Following ACL surgery, a personalized rehabilitation program is essential in improving treatment results and return-to-play. While the phases of rehabilitation may vary, all should incorporate the following: pain control, early weight bearing and range of motion exercises, reducing joint effusion, and increasing quadriceps muscle activation [75]. Closed kinetic chain exercises (squats, lunges) are initially emphasized to strengthen the quadriceps and hamstring muscles while maintaining joint stability, followed by open kinetic chain exercises [78].

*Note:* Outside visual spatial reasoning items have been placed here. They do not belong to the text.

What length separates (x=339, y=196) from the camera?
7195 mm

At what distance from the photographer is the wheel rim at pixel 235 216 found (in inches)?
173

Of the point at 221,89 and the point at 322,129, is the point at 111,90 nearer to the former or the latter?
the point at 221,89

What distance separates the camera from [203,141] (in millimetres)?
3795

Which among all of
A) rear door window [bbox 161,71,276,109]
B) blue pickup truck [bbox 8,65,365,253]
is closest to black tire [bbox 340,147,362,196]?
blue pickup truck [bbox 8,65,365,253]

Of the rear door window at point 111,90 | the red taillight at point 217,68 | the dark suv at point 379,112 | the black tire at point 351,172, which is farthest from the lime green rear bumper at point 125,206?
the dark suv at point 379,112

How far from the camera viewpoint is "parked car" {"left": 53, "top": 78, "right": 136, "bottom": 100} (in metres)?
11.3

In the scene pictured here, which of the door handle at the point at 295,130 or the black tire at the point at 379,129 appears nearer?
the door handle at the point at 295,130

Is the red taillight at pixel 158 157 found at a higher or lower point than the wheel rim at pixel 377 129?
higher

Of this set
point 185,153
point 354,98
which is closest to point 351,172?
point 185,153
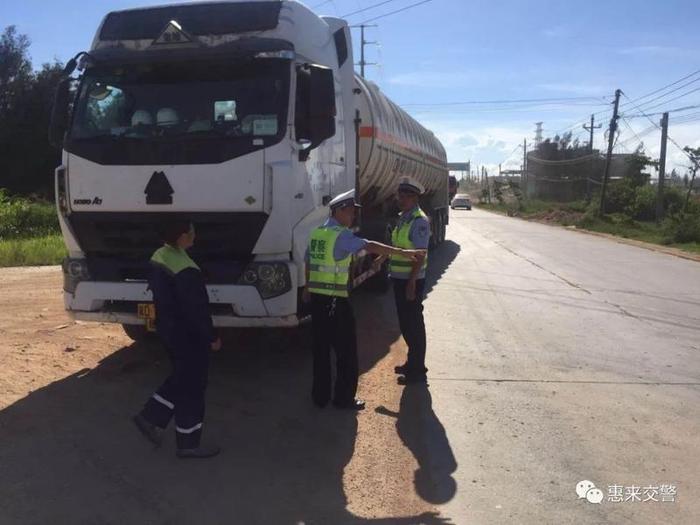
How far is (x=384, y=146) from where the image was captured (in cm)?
1038

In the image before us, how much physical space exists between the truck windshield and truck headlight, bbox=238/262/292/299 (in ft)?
3.17

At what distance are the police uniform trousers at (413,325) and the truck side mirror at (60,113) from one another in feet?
10.8

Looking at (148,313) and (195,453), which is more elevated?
(148,313)

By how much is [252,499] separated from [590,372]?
3.97m

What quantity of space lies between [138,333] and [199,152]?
2692 mm

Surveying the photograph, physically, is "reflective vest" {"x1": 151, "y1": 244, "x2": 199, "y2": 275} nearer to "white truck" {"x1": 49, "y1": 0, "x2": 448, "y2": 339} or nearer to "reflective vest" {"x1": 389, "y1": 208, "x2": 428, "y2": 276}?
"white truck" {"x1": 49, "y1": 0, "x2": 448, "y2": 339}

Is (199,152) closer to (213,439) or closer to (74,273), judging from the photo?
(74,273)

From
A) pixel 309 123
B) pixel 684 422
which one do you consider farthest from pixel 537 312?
pixel 309 123

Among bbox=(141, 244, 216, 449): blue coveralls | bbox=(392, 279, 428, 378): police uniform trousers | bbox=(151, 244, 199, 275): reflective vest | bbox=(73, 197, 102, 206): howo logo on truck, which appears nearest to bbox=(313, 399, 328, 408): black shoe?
Result: bbox=(392, 279, 428, 378): police uniform trousers

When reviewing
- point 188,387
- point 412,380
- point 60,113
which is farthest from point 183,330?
point 60,113

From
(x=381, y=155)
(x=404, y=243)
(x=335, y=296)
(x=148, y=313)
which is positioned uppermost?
(x=381, y=155)

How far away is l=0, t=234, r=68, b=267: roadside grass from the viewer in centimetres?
1500

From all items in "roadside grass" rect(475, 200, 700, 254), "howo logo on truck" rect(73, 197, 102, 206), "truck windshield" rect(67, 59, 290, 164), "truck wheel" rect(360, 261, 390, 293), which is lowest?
"roadside grass" rect(475, 200, 700, 254)

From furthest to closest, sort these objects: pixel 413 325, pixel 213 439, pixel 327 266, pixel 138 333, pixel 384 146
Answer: pixel 384 146
pixel 138 333
pixel 413 325
pixel 327 266
pixel 213 439
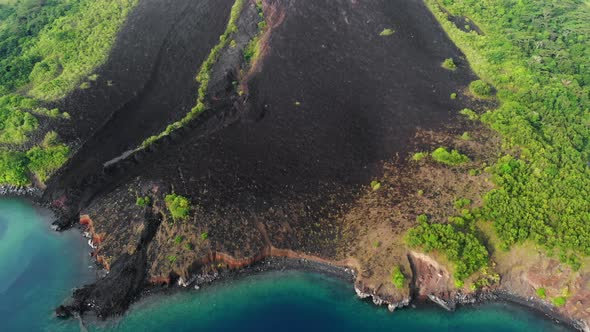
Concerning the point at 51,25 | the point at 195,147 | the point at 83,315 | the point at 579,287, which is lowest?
the point at 579,287

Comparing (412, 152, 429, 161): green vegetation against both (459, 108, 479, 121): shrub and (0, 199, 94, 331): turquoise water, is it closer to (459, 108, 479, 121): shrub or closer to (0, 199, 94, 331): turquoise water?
(459, 108, 479, 121): shrub

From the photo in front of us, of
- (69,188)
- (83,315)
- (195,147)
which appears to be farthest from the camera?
(195,147)

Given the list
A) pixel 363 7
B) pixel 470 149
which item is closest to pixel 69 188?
pixel 470 149

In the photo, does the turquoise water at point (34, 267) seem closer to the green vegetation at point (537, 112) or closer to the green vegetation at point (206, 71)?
the green vegetation at point (206, 71)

The large majority of young individuals who undergo ACL reconstruction are able to return to sports: 81–92% return to any sport, 65–79% return to their preinjury level, and 55–81% return to competitive sports [75, 79]. A patient’s return-to-play timeline can vary widely depending on the timing and type of surgery, patient symptoms, functional testing, properly structured rehabilitation, and psychologic readiness. Across this heterogeneity, better outcomes typically occur after 9 months post-reconstruction [75]. Patients who return to sports prematurely significantly increase their risk for reinjury and graft failure [79], as well as increased risk for osteoarthritis [80]. Therefore, return to full activity sports should depend on return of normal strength, ability to achieve full range of motion, adequate performance on functional tests (strength tests, hop tests, movement quality) and sports specific movements [81].

Areas of Research

  • While ACL reconstruction has been considered the gold standard for operative intervention, more surgeons are revisiting primary ACL repair due to improvements in imaging, arthroscopic modalities, and techniques that augment the mechanical/biological environment to allow for primary healing [82].

Key Takeaways

  1. 1.

    High impact trauma to the knee (as seen in athletic activity, sports, and motor vehicle accidents) can often lead to several concomitant injuries, requiring a thorough history, physical exam and follow-up imaging. Injuries may include ligament tears, tendon tears, meniscal tears, fractures, and dislocations.

  2. 2.

    ACL tears are often accompanied by a popping sensation, acute pain, and joint swelling. Tears are best visualized on MRI, along with any other concomitant ligament or tendon injuries.

  3. 3.

    Patients have the option of choosing either operative or non-operative intervention, depending on their desired activity level, presence of other injuries, and extent of joint instability. Most young athletes will elect to undergo ACL reconstruction, which has been shown to decrease residual knee instability, decrease risk of meniscal tears, and lead to higher rates of return to sports compared to physical rehabilitation only.

  4. 4.

    The success of ACL reconstruction depends heavily on a personalized rehabilitation regimen post-procedure, which should include pain control, early weight bearing and range of motion exercises, reducing joint effusion, and increased quadriceps muscle activation. The large majority of athletes will be able to return to their desired sport, with large heterogeneity between individuals regarding length of rehab.